Two weeks before I was hospitalized and began the fight of my life.
I admit I hate my body. I hate that it fights with itself, I hate that is destroys platelets and my joints. I hate the way I look after almost eight months of heavy steroids. I can’t fit into my clothing, I feel disgusting and I’m ashamed of what has happened because of those evil white pills. I lost every sense of my ‘healthy’ self, and the process of getting back to where I use to be is extremely slow.
The family Christmas picture, taken in the middle off my Rituxan treatments. Say hello to my giant moon face!
The truth is, the weight gain is the hardest part of my ITP treatment. Long after the night sweats, acne and rage issues have gone, the weight remains. I would be lying if I said it wasn’t a sensitive subject, and I’m reminded of it every time I step into my closet and see all the clothes I cannot wear.
Today was the straw that broke the camel’s back.

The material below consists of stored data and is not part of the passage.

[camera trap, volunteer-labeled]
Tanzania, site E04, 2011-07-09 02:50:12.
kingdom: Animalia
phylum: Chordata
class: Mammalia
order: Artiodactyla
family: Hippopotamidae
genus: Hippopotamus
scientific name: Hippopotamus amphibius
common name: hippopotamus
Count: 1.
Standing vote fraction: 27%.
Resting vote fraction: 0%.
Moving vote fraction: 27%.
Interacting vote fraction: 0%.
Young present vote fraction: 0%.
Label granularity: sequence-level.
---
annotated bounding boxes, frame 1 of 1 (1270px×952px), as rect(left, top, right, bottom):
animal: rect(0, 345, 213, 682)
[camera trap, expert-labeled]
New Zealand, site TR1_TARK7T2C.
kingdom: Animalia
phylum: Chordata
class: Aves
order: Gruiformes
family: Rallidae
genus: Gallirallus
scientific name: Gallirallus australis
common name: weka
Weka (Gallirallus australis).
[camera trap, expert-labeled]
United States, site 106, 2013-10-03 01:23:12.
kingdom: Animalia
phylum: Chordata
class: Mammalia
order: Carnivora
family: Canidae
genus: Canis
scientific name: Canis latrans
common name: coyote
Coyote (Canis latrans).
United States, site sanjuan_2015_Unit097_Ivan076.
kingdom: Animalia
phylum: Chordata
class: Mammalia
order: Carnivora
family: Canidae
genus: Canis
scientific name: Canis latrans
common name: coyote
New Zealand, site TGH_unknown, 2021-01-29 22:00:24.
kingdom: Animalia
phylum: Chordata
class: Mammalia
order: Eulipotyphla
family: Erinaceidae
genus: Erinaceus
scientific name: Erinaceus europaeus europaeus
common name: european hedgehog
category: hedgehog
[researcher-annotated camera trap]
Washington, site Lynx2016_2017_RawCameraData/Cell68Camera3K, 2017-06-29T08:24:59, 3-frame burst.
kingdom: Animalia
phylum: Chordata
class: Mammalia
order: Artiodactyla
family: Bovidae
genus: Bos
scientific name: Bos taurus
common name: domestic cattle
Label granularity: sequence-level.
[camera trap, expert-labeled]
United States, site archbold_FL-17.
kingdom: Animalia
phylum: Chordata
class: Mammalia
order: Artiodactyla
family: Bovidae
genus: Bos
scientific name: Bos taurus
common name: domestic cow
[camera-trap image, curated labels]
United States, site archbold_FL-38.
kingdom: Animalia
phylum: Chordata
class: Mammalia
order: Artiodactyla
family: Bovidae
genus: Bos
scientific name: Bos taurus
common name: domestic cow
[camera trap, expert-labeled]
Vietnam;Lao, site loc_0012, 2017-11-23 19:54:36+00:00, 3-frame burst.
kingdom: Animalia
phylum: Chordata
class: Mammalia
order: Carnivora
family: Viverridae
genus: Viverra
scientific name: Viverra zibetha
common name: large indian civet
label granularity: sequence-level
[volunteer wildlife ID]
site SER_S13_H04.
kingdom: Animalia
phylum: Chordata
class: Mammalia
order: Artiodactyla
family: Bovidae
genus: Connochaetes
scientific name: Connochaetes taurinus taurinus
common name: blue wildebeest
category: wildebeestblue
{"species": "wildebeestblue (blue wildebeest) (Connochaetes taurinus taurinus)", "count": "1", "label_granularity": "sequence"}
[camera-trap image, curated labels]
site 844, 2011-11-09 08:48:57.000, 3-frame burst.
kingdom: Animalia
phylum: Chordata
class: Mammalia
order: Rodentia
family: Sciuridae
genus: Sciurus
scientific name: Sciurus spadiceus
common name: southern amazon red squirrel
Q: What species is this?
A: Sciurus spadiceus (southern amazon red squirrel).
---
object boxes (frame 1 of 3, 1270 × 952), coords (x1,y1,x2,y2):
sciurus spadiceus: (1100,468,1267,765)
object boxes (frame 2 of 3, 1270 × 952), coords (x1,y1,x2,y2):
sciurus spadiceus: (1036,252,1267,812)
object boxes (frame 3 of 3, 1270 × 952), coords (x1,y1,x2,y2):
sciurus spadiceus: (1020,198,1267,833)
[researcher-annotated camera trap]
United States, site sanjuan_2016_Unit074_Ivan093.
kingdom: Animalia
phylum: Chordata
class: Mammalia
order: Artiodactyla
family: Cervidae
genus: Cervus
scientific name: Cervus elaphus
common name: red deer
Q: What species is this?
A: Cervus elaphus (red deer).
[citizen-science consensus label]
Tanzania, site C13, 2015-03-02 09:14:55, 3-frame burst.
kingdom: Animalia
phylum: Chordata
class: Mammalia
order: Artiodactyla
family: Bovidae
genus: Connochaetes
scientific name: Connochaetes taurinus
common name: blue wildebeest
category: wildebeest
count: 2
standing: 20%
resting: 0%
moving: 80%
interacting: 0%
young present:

Imagine my joy in finding out I need to dress professional on Wednesday for an exercise that doesn’t really require a suit (it is not advocacy related, it is for school). I was instantly bummed, reminded of all the suits from my lost career that are collecting dust. My professor asked what was wrong and I told him, I can’t fit into my suits. He snapped back with some very insensitive commentary about weight and clothing.
If only it was as simple as going to the mall and buying new clothing. If only I could just starve myself for a few weeks and be back at a size 2. If only my pain level would lower so I could return to working out. If only, if only, if only. That’s what rare disease patients say to themselves over and over again.
A grim reminder of how much I hate my body. Thanks prednisone.